United States District Court, S.D. Mississippi, Southern Division

December 20, 2016

GIT-R-DONE PRODUCTIONS, INC. PLAINTIFF
v.
GITERDONE C STORE, LLC and 443-B YACHT CLUB DRIVE LLC DEFENDANTS

          ORDER DENYING MOTION IN LIMINE

          LOUIS GUIROLA, JR., CHIEF U.S. DISTRICT JUDGE

         BEFORE THE COURT is the [124] Motion in Limine to Exclude Plaintiff's Expert Testimony and Materials filed by Defendant Giterdone C Store, LLC. Having reviewed the submissions of the parties and the applicable law, the Court is of the opinion that the Motion should be denied. The expert testimony and materials at issue meet the standards of admissibility under Federal Rule of Evidence 702 and Daubert v. Merrell Dow Pharmaceuticals, Inc., 509 U.S. 579 (1993).

         Background

         This is an action for federal trademark infringement and related claims.
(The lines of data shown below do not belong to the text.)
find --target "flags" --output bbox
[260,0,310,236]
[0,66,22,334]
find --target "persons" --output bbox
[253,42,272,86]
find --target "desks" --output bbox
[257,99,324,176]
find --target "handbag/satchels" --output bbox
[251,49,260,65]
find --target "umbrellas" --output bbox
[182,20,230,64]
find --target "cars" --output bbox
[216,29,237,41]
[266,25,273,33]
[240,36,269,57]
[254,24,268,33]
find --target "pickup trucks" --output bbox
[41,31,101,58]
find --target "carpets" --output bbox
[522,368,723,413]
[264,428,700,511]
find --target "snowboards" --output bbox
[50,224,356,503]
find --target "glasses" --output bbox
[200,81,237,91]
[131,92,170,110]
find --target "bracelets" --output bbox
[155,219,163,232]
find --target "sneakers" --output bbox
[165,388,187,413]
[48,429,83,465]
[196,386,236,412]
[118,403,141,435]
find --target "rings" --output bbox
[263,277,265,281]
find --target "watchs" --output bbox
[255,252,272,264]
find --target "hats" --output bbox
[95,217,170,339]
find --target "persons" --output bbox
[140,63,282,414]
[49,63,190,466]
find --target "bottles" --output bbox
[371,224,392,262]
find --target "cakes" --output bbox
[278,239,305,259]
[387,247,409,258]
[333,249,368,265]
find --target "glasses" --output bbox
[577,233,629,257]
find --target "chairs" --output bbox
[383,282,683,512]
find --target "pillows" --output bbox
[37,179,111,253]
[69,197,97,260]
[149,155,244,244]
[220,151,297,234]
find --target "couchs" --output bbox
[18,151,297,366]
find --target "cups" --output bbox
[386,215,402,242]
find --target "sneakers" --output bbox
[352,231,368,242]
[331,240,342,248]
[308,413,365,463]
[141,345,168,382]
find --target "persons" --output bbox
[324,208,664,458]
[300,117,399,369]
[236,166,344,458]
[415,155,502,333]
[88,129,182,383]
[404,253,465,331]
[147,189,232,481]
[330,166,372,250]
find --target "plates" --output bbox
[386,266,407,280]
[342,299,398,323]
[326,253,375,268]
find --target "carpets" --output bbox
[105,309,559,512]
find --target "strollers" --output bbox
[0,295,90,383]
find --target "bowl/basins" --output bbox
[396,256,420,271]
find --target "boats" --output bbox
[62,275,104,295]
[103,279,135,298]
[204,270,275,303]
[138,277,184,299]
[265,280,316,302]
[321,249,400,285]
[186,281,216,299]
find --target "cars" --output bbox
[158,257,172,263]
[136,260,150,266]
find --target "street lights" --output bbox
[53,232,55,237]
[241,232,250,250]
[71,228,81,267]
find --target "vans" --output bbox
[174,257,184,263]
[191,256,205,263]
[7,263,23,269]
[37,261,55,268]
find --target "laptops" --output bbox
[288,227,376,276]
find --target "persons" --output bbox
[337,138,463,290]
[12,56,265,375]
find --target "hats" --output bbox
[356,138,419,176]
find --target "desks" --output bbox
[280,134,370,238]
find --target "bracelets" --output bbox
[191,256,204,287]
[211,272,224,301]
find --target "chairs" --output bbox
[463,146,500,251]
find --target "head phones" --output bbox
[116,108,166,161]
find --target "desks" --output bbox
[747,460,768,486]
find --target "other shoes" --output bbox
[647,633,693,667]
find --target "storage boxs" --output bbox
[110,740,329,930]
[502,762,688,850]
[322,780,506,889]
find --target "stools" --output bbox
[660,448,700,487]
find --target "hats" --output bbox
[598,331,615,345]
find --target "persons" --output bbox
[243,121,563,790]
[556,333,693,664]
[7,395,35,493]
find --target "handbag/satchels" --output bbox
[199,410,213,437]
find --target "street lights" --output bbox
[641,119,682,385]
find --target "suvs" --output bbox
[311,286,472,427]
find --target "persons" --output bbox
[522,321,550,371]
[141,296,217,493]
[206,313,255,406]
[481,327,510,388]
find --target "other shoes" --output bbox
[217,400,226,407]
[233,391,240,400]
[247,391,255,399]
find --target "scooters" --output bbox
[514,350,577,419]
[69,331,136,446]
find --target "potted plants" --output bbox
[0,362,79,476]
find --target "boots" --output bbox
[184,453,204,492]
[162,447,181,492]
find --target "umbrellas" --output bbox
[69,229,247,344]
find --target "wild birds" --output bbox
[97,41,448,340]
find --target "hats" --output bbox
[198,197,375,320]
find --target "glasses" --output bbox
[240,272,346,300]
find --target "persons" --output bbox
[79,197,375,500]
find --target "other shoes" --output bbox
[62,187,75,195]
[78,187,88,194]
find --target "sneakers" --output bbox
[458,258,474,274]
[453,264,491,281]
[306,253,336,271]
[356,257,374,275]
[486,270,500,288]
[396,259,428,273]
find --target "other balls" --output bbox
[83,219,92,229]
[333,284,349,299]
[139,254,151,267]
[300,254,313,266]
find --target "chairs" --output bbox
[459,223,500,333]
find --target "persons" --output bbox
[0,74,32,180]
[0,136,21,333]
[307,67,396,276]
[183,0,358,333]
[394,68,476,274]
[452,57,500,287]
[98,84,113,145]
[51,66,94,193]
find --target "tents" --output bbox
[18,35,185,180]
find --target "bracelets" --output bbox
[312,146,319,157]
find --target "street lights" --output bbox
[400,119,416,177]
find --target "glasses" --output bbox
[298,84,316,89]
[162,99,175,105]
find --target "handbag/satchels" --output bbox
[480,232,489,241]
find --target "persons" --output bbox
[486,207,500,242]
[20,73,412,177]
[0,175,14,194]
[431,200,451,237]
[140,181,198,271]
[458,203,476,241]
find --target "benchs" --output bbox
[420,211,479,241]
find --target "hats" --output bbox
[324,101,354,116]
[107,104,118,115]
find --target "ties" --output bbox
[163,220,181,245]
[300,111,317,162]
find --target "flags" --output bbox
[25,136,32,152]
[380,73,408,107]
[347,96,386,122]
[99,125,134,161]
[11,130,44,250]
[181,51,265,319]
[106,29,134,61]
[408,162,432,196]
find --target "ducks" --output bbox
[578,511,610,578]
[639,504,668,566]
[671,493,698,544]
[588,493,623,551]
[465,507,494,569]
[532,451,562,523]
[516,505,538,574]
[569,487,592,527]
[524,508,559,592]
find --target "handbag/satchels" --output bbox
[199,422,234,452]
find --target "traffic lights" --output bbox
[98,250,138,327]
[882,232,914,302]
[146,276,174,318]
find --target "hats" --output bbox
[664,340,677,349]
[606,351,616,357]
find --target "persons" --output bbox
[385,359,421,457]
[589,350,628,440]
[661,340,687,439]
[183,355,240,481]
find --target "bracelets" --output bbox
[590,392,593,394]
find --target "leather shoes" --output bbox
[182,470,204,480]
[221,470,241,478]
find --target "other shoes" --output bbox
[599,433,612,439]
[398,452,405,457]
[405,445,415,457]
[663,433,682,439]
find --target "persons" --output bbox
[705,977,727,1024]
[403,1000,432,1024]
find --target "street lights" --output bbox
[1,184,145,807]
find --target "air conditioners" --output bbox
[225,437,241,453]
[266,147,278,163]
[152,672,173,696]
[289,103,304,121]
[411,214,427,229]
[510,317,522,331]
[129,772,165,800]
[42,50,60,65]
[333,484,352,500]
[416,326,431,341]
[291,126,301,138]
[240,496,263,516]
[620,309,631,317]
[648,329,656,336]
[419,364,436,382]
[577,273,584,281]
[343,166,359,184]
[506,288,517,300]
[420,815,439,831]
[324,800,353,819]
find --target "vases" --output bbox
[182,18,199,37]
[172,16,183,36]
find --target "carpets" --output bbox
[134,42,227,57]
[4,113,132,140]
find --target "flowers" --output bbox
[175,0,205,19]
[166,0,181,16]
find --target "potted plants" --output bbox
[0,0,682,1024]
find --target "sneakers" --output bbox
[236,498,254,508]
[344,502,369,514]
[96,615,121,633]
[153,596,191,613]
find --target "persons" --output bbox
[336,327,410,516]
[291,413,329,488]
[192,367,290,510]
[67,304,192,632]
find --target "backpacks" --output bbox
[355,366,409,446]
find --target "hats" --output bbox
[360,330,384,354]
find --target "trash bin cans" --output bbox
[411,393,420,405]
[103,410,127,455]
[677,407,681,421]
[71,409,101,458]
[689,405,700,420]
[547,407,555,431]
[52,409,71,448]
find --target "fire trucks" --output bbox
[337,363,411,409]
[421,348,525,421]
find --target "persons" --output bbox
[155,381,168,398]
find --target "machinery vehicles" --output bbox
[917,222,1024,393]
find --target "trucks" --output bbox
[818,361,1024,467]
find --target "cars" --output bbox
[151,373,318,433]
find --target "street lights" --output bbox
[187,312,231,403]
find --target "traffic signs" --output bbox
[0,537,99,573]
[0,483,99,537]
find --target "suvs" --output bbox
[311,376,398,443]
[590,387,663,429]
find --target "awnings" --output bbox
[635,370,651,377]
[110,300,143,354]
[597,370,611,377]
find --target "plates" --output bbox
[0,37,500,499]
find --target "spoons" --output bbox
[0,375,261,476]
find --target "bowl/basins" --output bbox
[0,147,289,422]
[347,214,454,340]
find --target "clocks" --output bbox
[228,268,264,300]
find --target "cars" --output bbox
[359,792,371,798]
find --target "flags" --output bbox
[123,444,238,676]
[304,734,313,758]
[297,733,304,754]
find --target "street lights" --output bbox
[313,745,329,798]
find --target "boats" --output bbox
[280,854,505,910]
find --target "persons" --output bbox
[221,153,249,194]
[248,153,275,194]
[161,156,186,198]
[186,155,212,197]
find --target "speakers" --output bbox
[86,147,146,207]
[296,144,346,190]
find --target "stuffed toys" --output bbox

Plaintiff Git-R-Done Productions, Inc., originally sued Defendant Giterdone C Store, LLC, the owner of the Giterdone gas station and convenience store located in Diamondhead, Mississippi. The Court later allowed an amendment to add Defendant 443-B Yacht Club Drive LLC, although that Defendant is not a party to the current Motion.[1] Plaintiff contends that “Defendant has purposefully misappropriated” the well-known Git-R-Done “tagline and trademark of the famous comedian and actor, Daniel Lawrence Whitney, known by his stage name, Larry the Cable Guy.” (Compl. 1 (¶1), ECF No. 1).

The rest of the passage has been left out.